Closed SeedOfOnan closed 2 years ago
I believe the code is correct as written. Would you be able to give a specific example of a codepoint ('\u{?????}'
) where either of the functions incorrectly returns true?
Following my formula, 0xE03FF for either function.
Both functions return false for that codepoint.
Sorry, I edited my post. Did you catch that?
Yes.
I'm probably confused about something, lol. Okay, now I see my mistake: TRIE_CONTINUE.0.get(1793).unwrap_or(&0) is (None.unwrap_or(&0)) = 0, so everything's fine. Sorry to bother you. I incorrectly imagined the unwrap_or() providing an index of 0 into TRIE_CONTINUE yielding 4. Derp!

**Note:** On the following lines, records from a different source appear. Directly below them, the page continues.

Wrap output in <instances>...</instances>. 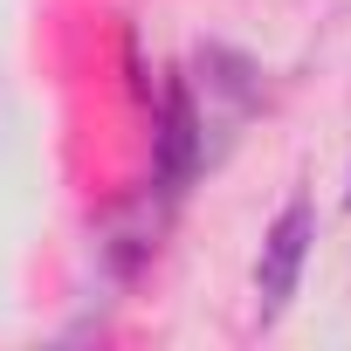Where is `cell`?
Returning <instances> with one entry per match:
<instances>
[{"label": "cell", "mask_w": 351, "mask_h": 351, "mask_svg": "<svg viewBox=\"0 0 351 351\" xmlns=\"http://www.w3.org/2000/svg\"><path fill=\"white\" fill-rule=\"evenodd\" d=\"M207 165V117L186 76H165L158 83V131H152V186L165 200H180Z\"/></svg>", "instance_id": "cell-1"}, {"label": "cell", "mask_w": 351, "mask_h": 351, "mask_svg": "<svg viewBox=\"0 0 351 351\" xmlns=\"http://www.w3.org/2000/svg\"><path fill=\"white\" fill-rule=\"evenodd\" d=\"M317 248V207L310 200H289L269 228H262V255H255V317L276 324L303 282V262Z\"/></svg>", "instance_id": "cell-2"}, {"label": "cell", "mask_w": 351, "mask_h": 351, "mask_svg": "<svg viewBox=\"0 0 351 351\" xmlns=\"http://www.w3.org/2000/svg\"><path fill=\"white\" fill-rule=\"evenodd\" d=\"M193 69H200L207 104H221V117H248V110L262 104V69H255L241 49H228V42H200Z\"/></svg>", "instance_id": "cell-3"}, {"label": "cell", "mask_w": 351, "mask_h": 351, "mask_svg": "<svg viewBox=\"0 0 351 351\" xmlns=\"http://www.w3.org/2000/svg\"><path fill=\"white\" fill-rule=\"evenodd\" d=\"M344 207H351V193H344Z\"/></svg>", "instance_id": "cell-4"}]
</instances>
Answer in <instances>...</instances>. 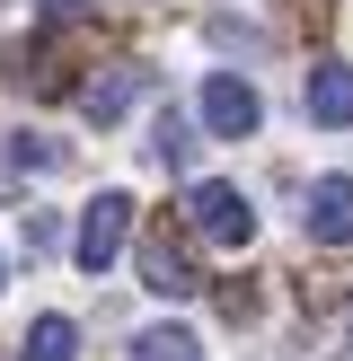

In reviewing the code, I believe that is_xid_start() returns true for Unicode points above 0x32400 that have their lowest bits ranging from 0x100-0x1FF (plus various ones from 0x0-0x100), and similarly for is_xid_continue() above 0xE0200. The problem is that for unicode points that high, the variable chunk is 4 (respectively 8) giving offsets into the LEAF table other than 0 thru 0x1F, the only chunk in LEAF that is all false for 512 bits straight. A simple fix would be to change ".unwrap_or(&0)" to default to 0x11 where (it happens that) both TRIE_START[0x11] and TRIE_CONTINUE[0x11] yield zero. But after running generate, that could change? Alternatively, range checking the variable ch (or chunk) would also fix it (maybe at the cost of performance, which I expect you're aiming to avoid).